§ Your task: For the records that follow, restate each one word for word and leave the images behind.

§ Task data:
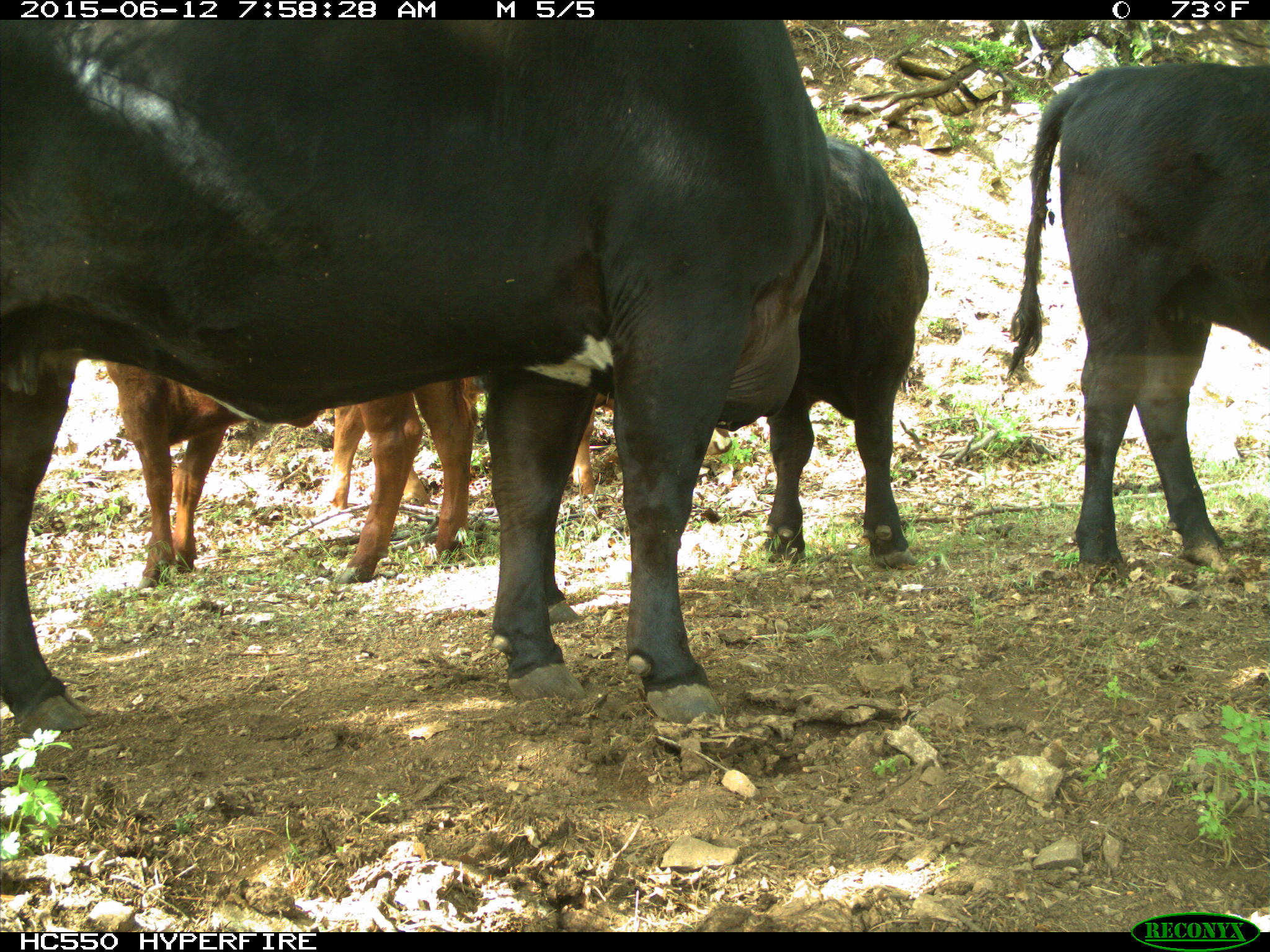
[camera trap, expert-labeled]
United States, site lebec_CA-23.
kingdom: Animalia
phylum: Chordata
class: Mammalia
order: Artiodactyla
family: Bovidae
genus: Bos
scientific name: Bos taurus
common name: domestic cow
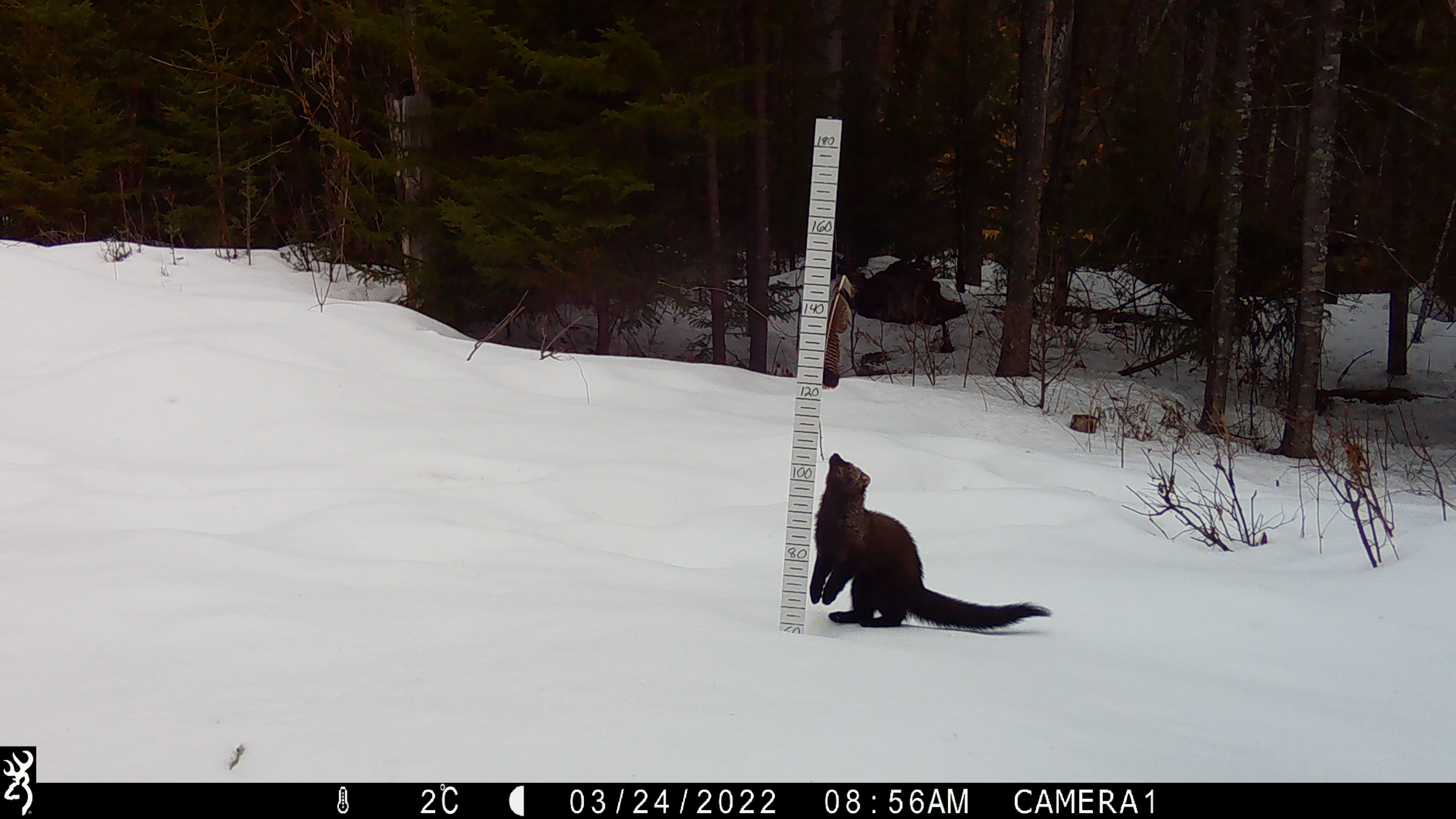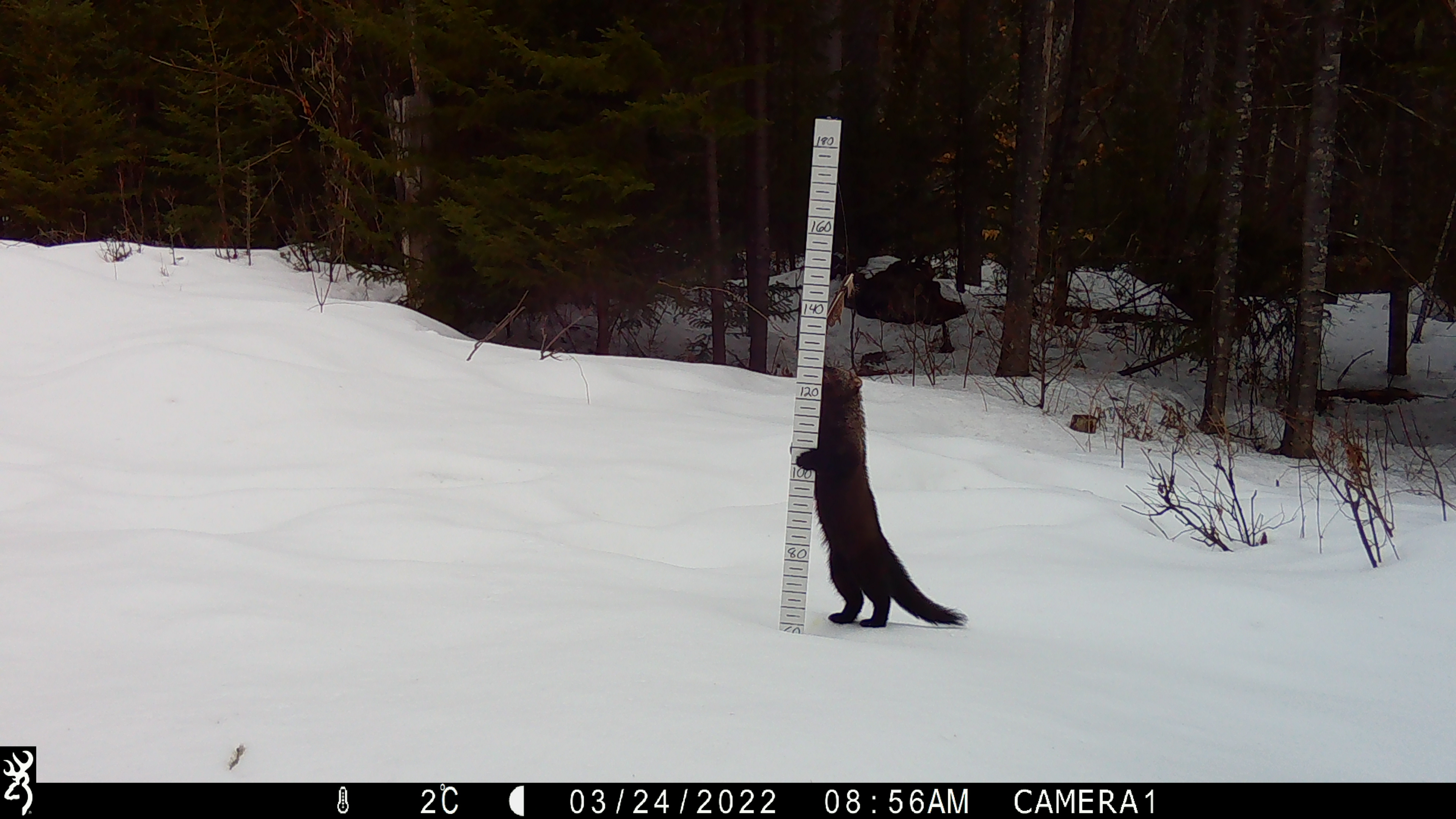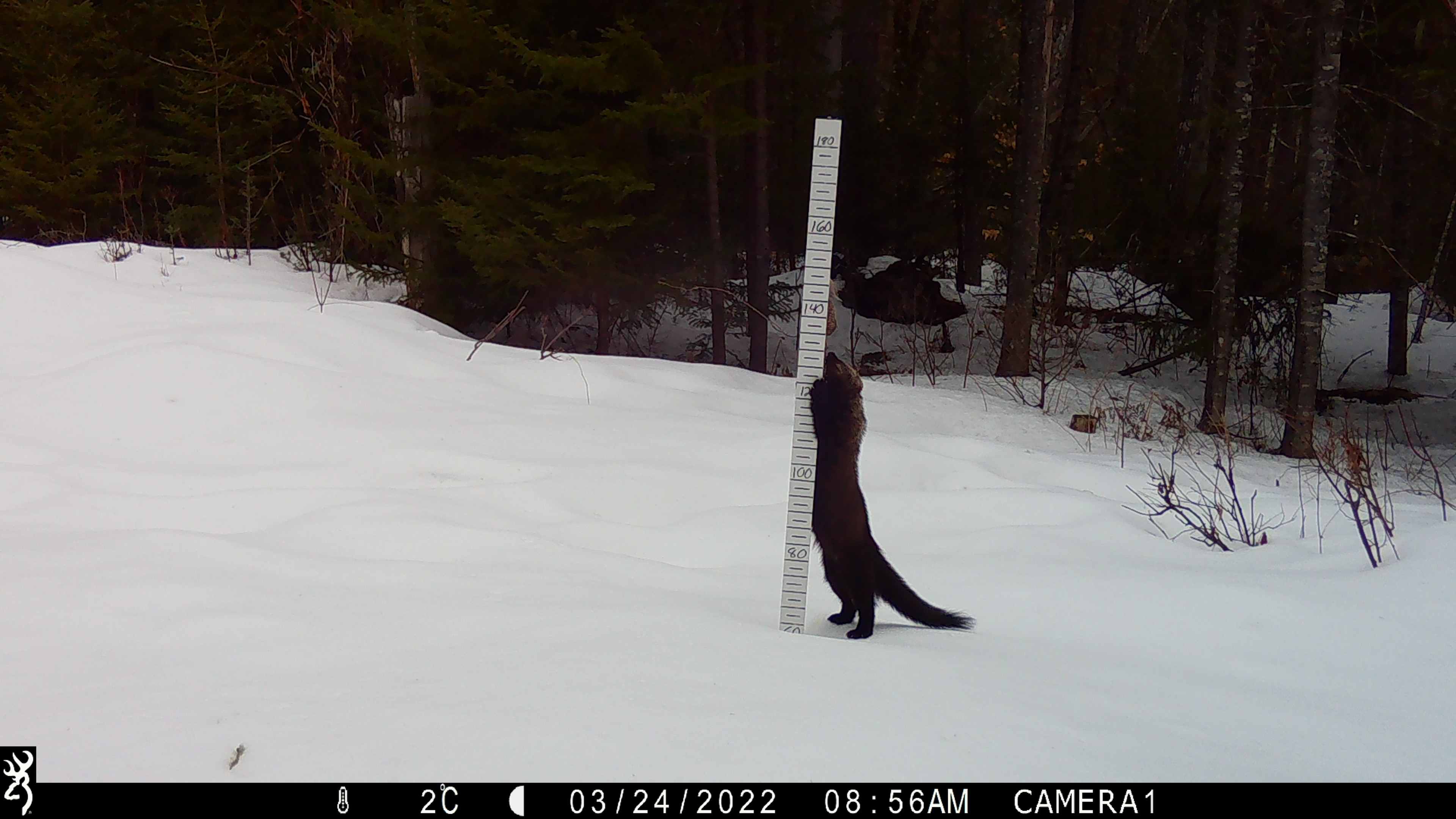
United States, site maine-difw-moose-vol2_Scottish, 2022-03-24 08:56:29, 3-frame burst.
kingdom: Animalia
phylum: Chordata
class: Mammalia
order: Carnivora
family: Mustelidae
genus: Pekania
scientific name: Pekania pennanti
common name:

§ Written response:
[camera trap, expert-labeled]
United States, site lebec_CA-23.
kingdom: Animalia
phylum: Chordata
class: Mammalia
order: Artiodactyla
family: Bovidae
genus: Bos
scientific name: Bos taurus
common name: domestic cow
United States, site maine-difw-moose-vol2_Scottish, 2022-03-24 08:56:29, 3-frame burst.
kingdom: Animalia
phylum: Chordata
class: Mammalia
order: Carnivora
family: Mustelidae
genus: Pekania
scientific name: Pekania pennanti
common name:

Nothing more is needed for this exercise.